Cluster distribution for oxygen vacancy in Ti/HfO2/Pt resistive switching memory device

Abstract

The origin of the resistance switching behavior in HfO2 is explained in terms of filament formation/rupture under an applied voltage. In order to investigate the position and process of conductive filament in resistive switching memory, the resistive switching and chemical structure of Ti/HfO2/Pt memory device are studied. Through current-voltage measurement, typical resistive switching behavior is observed in Ti/HfO2/Pt device cells; through detecting Hf 4f with different depths by using X-ray photoelectron spectroscopy. It is observed that the Hf4+ decreases monotonically with depth increasing towards HfO2/Pt interface in low resistance state, while a fluctuation distribution of Hf4+ is shown in high resistance state and in the pristine Ti/HfO2/Pt device. The concentration of Hf4+ in high resistance state is higher than that in low resistance state, which is confirmed by measuring the electron energy loss spectrum. Additionally, the O 1s spectrum shows a similar result consistent with the Hf 4f one. The above result is explained by the existence of locally accumulated oxygen vacancies in the oxide bulk layer in high resistance state and pristine states.
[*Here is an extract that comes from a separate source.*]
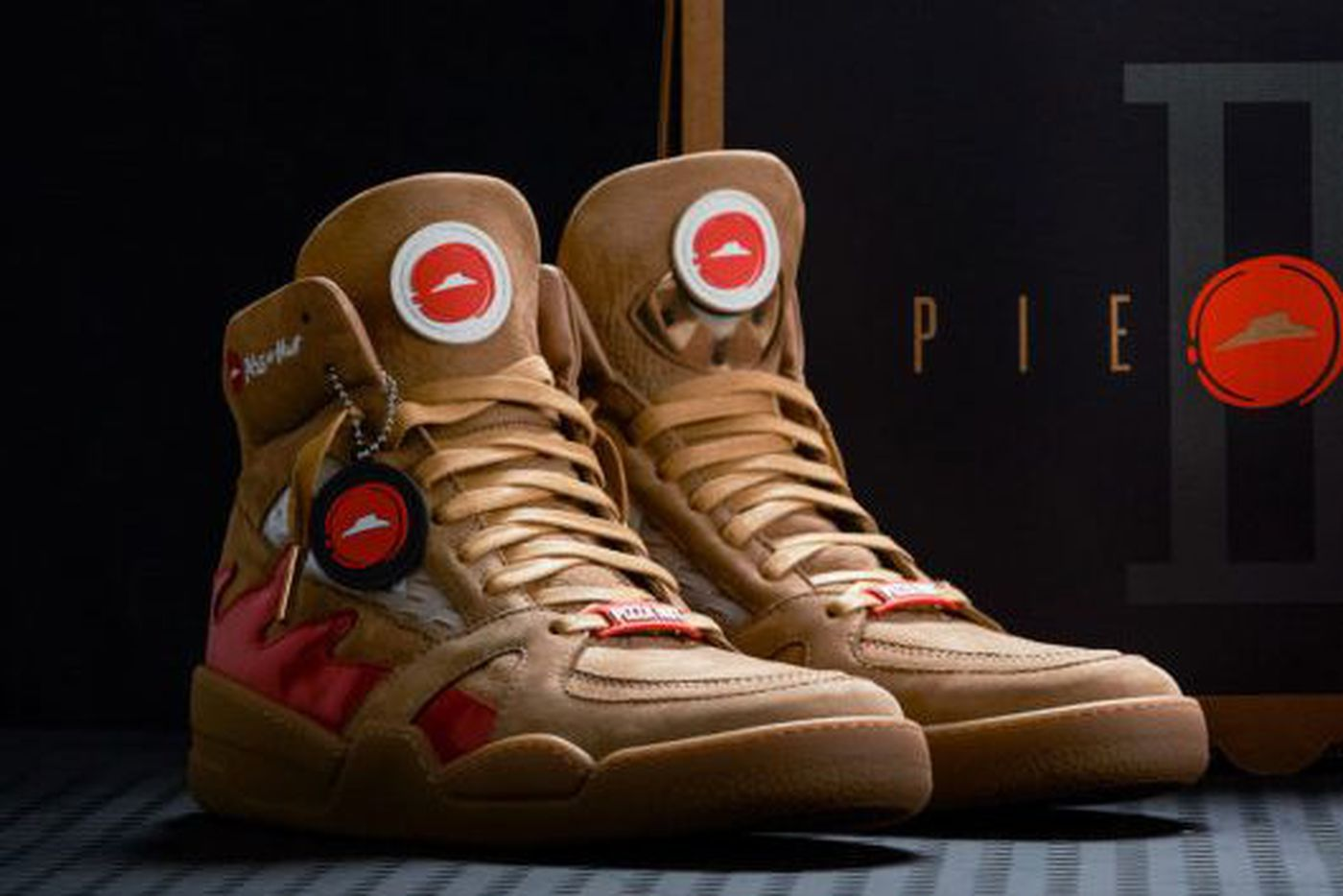 This is not a joke: The sneakers that order pizza for you | Lisa Scottoline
It is proposed that the oxygen vacancy clusters dominantly determine the resistivity by the connecting/rupture between the neighbor cluster sites in the bulk. The cluster defects are the preexisting structural distortion/injure by charge trapping defects due to the fixed charge which could confine the nucleation of oxygen vacancies and bigger distortion could be enhanced or recovered via the transportation of oxygen vacancies under the external voltage. Oxygen vacancies are driven away from the clusters under SET electrical stimulus, and then recover back to original cluster sites under RESET process.#br#The previous presumption of the ideal evenly-distributed state for oxygen vacancies in the bulk of resistance random access memories (RRAMs) device leads to an issue about where the filaments occur/form first since the oxygen vacancy defects show uniform distribution in the active oxide bulk layer. Since the conductive filament is easily formed in the cluster region of oxygen vacancies, this study could provide a deep understanding of the formation of conductive filament in RRAMs device.